(What the task requires) Copy task. Retype the whole listing exactly, omitting any picture in it.
-------- Data for processing --------
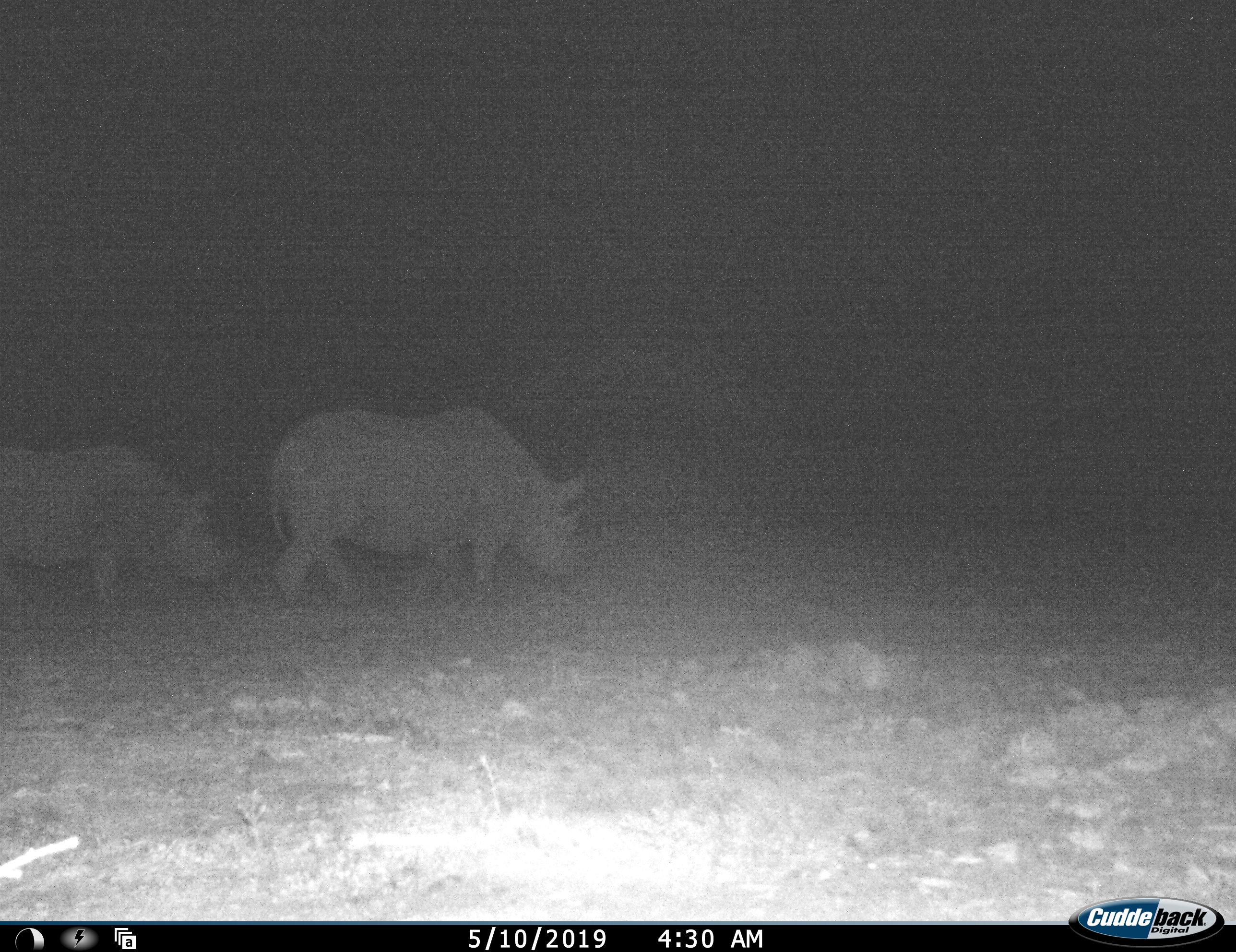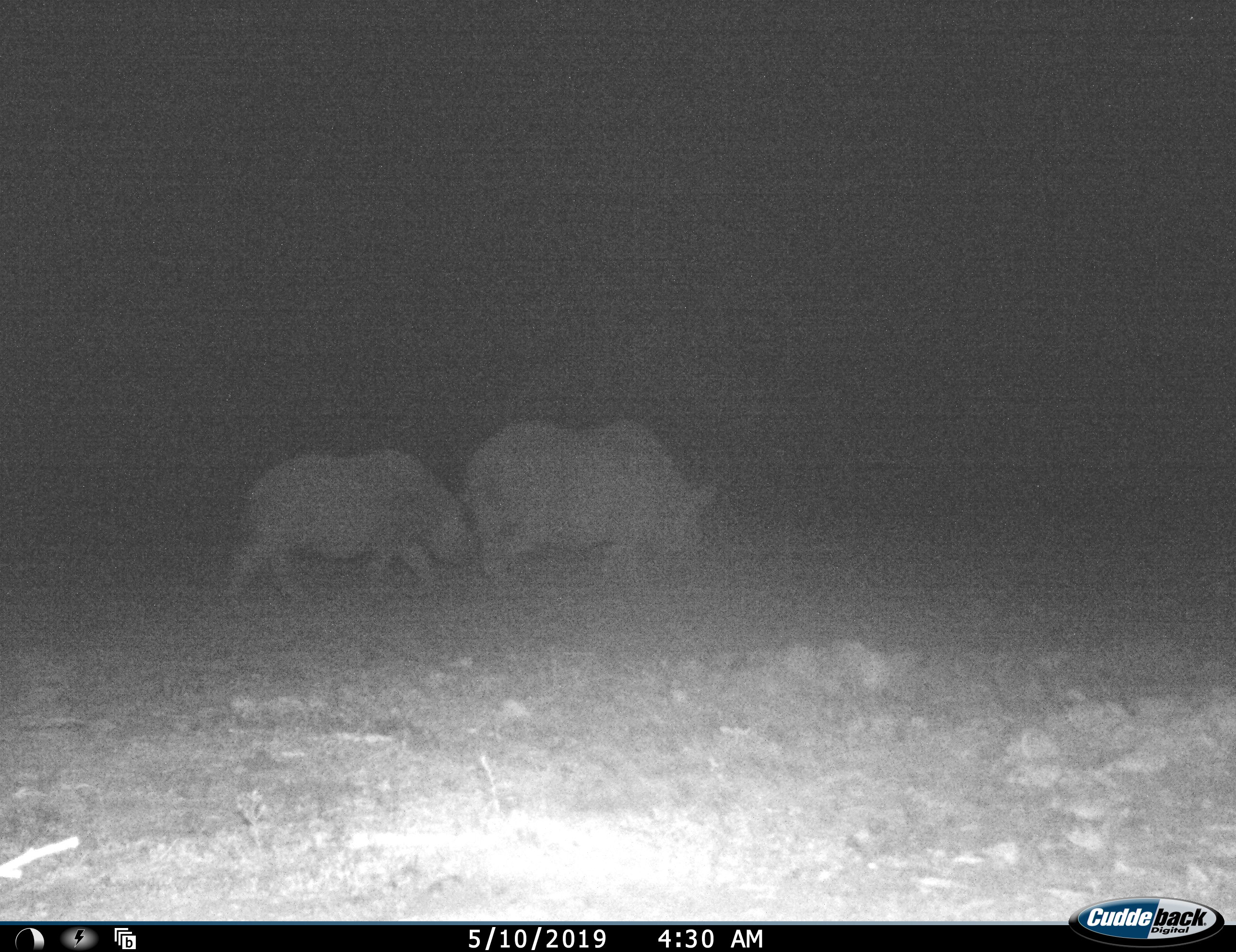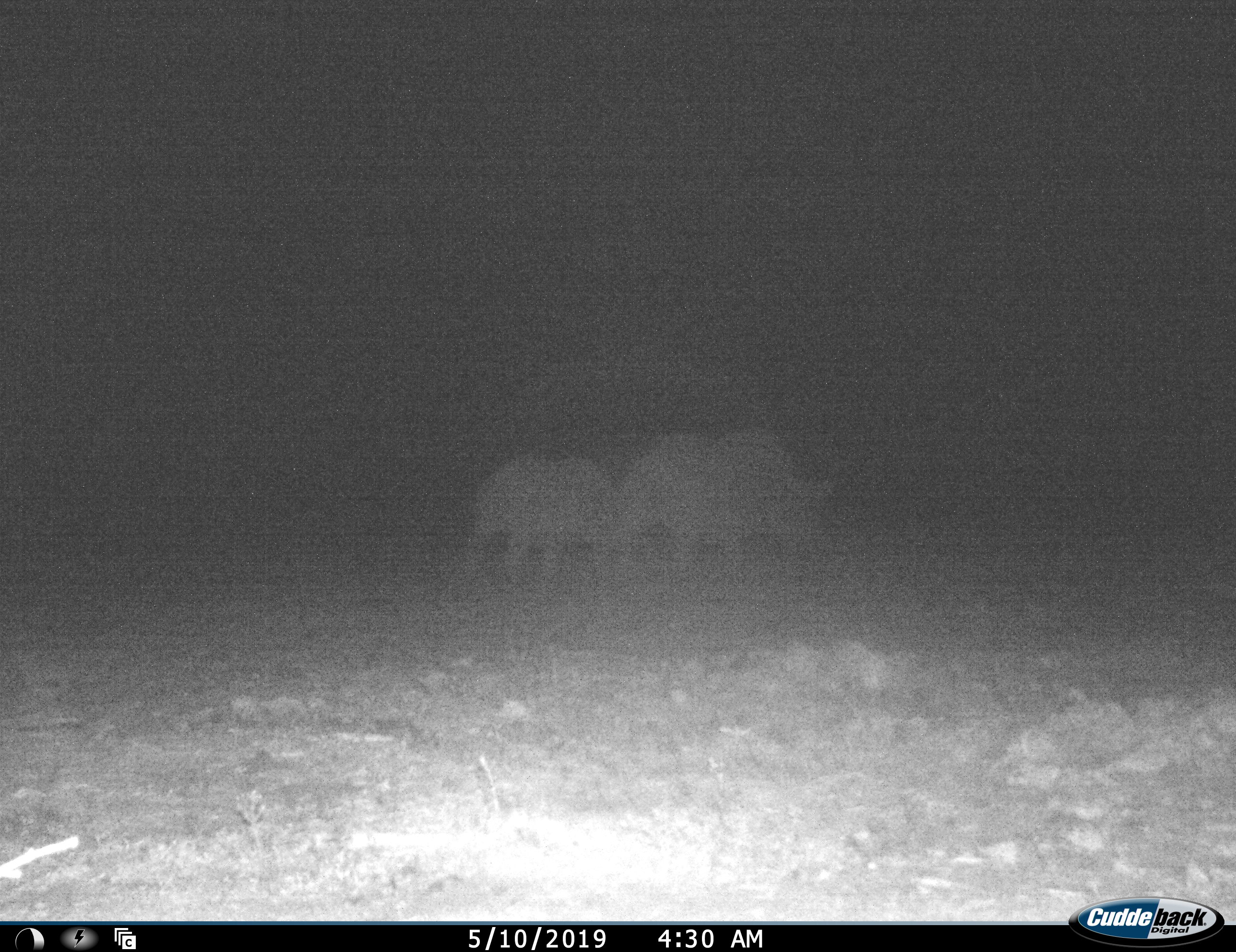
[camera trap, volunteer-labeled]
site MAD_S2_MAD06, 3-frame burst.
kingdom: Animalia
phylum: Chordata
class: Mammalia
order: Perissodactyla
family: Rhinocerotidae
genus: Diceros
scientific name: Diceros bicornis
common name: black rhinoceros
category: rhinocerosblack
--------
(Output below)
[camera trap, volunteer-labeled]
site MAD_S2_MAD06, 3-frame burst.
kingdom: Animalia
phylum: Chordata
class: Mammalia
order: Perissodactyla
family: Rhinocerotidae
genus: Diceros
scientific name: Diceros bicornis
common name: black rhinoceros
category: rhinocerosblack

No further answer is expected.